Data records

* * * * * * * * *

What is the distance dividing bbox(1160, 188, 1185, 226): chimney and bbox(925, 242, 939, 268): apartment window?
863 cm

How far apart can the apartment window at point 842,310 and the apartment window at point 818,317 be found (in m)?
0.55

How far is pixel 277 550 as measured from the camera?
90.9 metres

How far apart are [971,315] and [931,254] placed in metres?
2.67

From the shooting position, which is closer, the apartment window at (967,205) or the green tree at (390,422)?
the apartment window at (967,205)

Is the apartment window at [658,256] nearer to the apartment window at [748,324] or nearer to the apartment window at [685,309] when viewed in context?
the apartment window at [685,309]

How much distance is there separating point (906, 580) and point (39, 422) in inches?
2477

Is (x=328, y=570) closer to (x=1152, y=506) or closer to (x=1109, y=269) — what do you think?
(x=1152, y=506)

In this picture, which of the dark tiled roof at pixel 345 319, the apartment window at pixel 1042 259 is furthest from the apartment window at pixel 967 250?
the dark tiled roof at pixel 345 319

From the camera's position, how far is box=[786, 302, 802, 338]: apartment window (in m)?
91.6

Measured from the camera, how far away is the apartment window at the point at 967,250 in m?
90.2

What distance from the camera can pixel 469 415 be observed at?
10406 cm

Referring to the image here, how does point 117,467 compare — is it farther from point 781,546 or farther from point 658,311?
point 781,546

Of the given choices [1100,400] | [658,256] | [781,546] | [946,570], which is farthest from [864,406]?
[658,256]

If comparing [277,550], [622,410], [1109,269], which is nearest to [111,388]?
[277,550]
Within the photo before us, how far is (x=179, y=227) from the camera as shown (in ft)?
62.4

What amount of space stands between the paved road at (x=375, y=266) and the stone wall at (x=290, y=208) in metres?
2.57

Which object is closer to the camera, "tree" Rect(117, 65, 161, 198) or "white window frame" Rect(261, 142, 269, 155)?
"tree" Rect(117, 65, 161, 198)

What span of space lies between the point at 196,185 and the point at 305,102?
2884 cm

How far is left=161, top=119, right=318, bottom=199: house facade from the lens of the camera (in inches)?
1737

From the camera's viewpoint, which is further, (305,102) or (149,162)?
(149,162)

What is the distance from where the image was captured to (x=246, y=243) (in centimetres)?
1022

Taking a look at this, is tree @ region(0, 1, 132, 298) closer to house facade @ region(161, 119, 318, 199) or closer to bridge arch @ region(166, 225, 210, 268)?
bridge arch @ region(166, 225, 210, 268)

* * * * * * * * *

→ **What is needed**
Reproduce all the records above, renaming "camera" as "viewer" at every occurrence and keeping everything else the same.

→ **Finished exercise**
What is the distance dividing bbox(1160, 188, 1185, 226): chimney and bbox(925, 242, 939, 268): apartment window?
863 cm

How far apart can the apartment window at point 842,310 and the apartment window at point 818,317 be found (in m)?
0.55

How far is pixel 277 550 as measured from the viewer?
90.9 metres

How far apart are [971,315] and [931,254] placed in metres?
2.67

From the shooting position, which is closer, the apartment window at (967,205) or the green tree at (390,422)?
the apartment window at (967,205)

Is the apartment window at [658,256] nearer to the apartment window at [748,324] or nearer to the apartment window at [685,309] when viewed in context?
the apartment window at [685,309]

How much distance is there separating point (906, 580) and point (39, 422) in inches?
2477

Is (x=328, y=570) closer to (x=1152, y=506) or closer to (x=1109, y=269) — what do you think?
(x=1152, y=506)

In this picture, which of the dark tiled roof at pixel 345 319, the apartment window at pixel 1042 259 is furthest from the apartment window at pixel 967 250?
the dark tiled roof at pixel 345 319

From the viewer's position, how far is box=[786, 302, 802, 338]: apartment window (in m)?
91.6

Measured from the viewer, how far away is the apartment window at the point at 967,250 in m?
90.2

What distance from the viewer can pixel 469 415 be observed at?
10406 cm

Referring to the image here, how does point 117,467 compare — is it farther from point 781,546 or farther from point 658,311?
point 781,546

Of the given choices [1100,400] | [658,256] | [781,546] | [946,570], which is farthest from [864,406]?
[658,256]

If comparing [277,550], [622,410], [1109,269], which is nearest to [111,388]?
[277,550]
Within the photo before us, how far is (x=179, y=227) from the viewer as shown (in ft)?
62.4

What amount of space stands between the paved road at (x=375, y=266) and the stone wall at (x=290, y=208) in metres?
2.57

Which object is closer to the viewer, "tree" Rect(117, 65, 161, 198) or "white window frame" Rect(261, 142, 269, 155)?
"tree" Rect(117, 65, 161, 198)

What span of space lies between the point at 196,185 and the point at 305,102?
2884 cm

How far is left=161, top=119, right=318, bottom=199: house facade from the lens of the viewer (in inches)?
1737

From the viewer's viewpoint, which is further, (305,102) or (149,162)?
(149,162)

What is the distance from where the image was captured to (x=246, y=243) (in centimetres)?
1022

Taking a look at this, is tree @ region(0, 1, 132, 298) closer to house facade @ region(161, 119, 318, 199) or closer to bridge arch @ region(166, 225, 210, 268)?
bridge arch @ region(166, 225, 210, 268)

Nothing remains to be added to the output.